CSV File Formats

These pages provide information and formatting assistance for the construction of valid CSV Trial/Nursery files for import into KDSmart and KDXplore.

KDSmart and KDXplore share the same import code base, designed to make the task easier. This introduction will help with understanding what needs to be prepared for a CSV import using either application.

Note

Other data import methods exist, instead of CSV files, for loading Trial/Nursery/Trait/Tag data into KDSmart/KDXplore which can offer better and longer term advantages.

KDSmart/KDXplore Import Mapping

Importing a Trial using CSV format in KDSmart/KDXplore commences with an attribute mapping table, similar to the examples in the following illustration. This is an important step which helps you setup how your Trial or Nursery information is loaded and defined in each application.

Note: This method of attribute selection is employed to make the import task easier, rather than keep editing and adjusting the CSV file format.

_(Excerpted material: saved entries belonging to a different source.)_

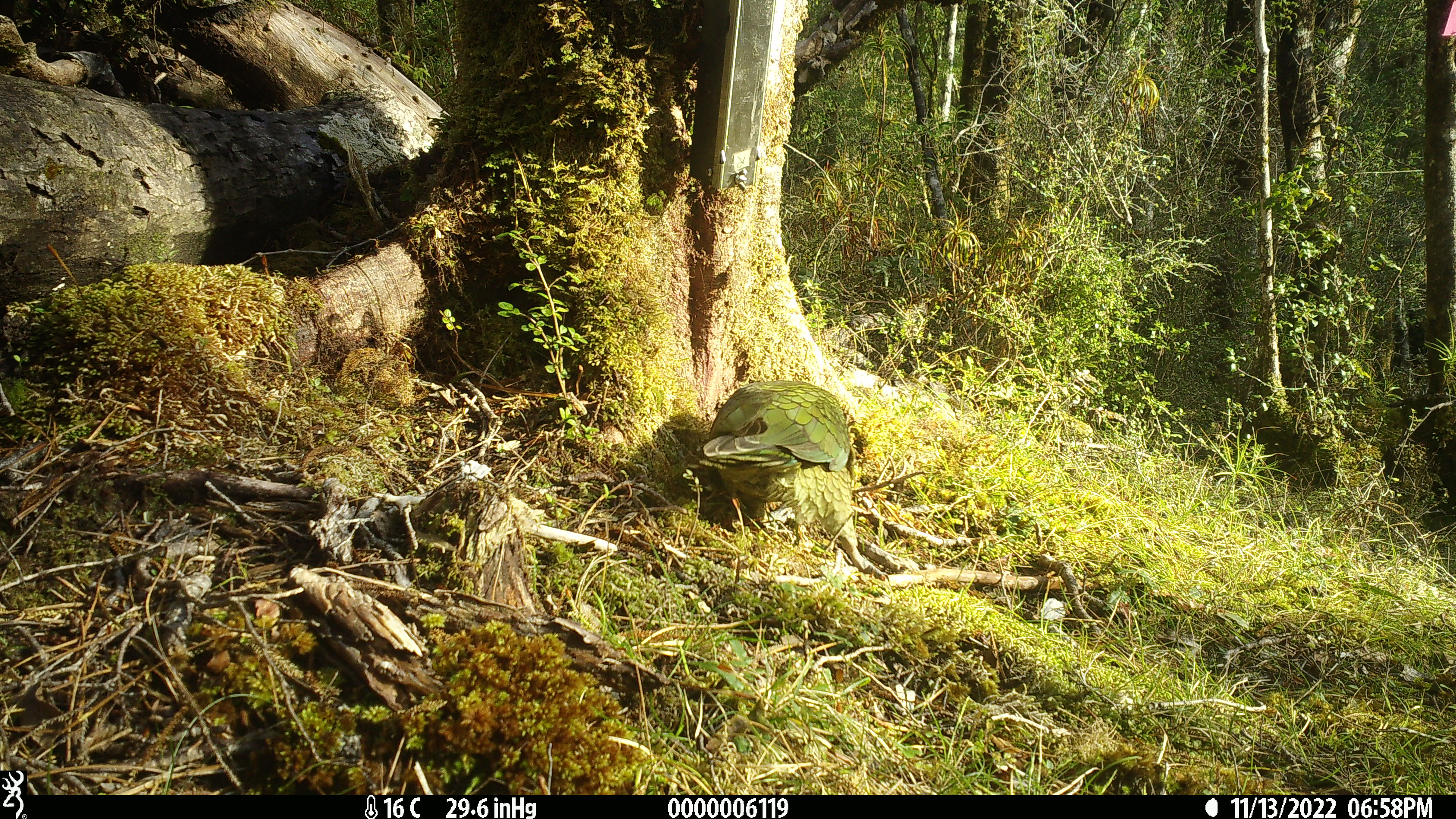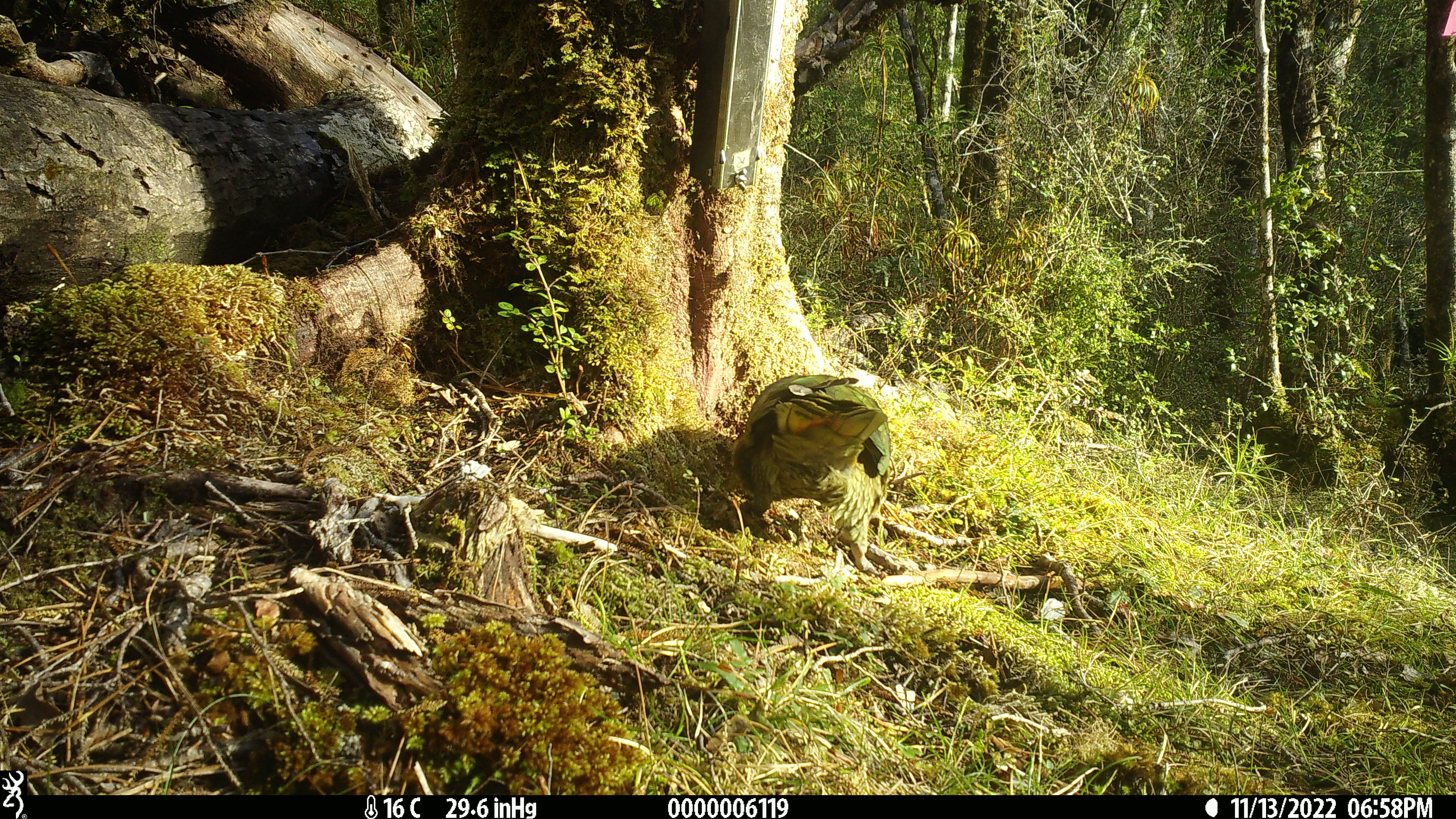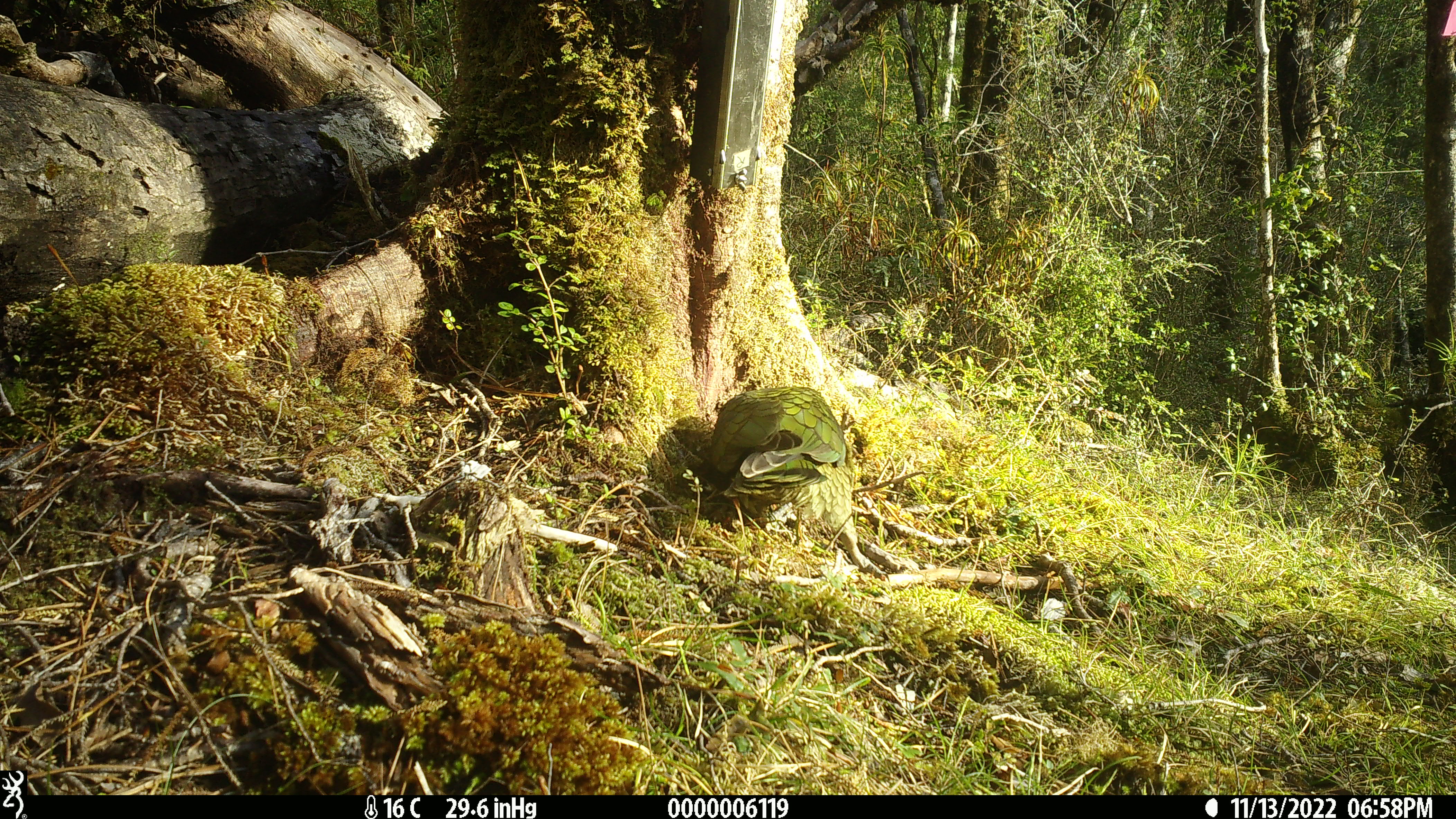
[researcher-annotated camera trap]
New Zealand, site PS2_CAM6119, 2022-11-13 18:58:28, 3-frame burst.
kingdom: Animalia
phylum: Chordata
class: Aves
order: Psittaciformes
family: Strigopidae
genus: Nestor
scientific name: Nestor notabilis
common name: kea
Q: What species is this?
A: Kea (Nestor notabilis).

Before the import proceeds, CSV Column Headings in the file need to be assigned an Attribute Type using the “Import As” column.

Trait Name Style Import Trial from CSV Column Mapping Example
KDSmart	KDXplore
KDSmart CSV Column Mapping Example	KDXplore CSV Column Mapping Example

The interface examples above illustrate the:

File chosen to import is “maize-with-data.csv”;
Name of the CSV’s column Headings;
First data row; and
Blue (KDSmart) ‘Import As’ column.

Selecting the ‘Import As’ entry, for each row as necessary, reveals a drop down list of attributes that can be assigned to the column. KDSmart/KDXplore makes a ‘best guess’ of the attribute type where possible based upon the first row of data.

Trials and Plots

The following tables list each Attribute Type. Pay particular attention to the ones marked as blue text:

Trait Name Style Attribute Type Usage
Attribute Type	Usage
Trial Attribute or Plot Attribute	Indicates KDSmart must retain the value as an attribute, either for the Trial or for each Plot respectively.
Trait or Trait for Sub-Plot	Applying either of these Attributes to a column causes a Trait of that name to be added to the list of Traits for the Trial.
Ignore	Use this Attribute to ignore columns in the CSV file.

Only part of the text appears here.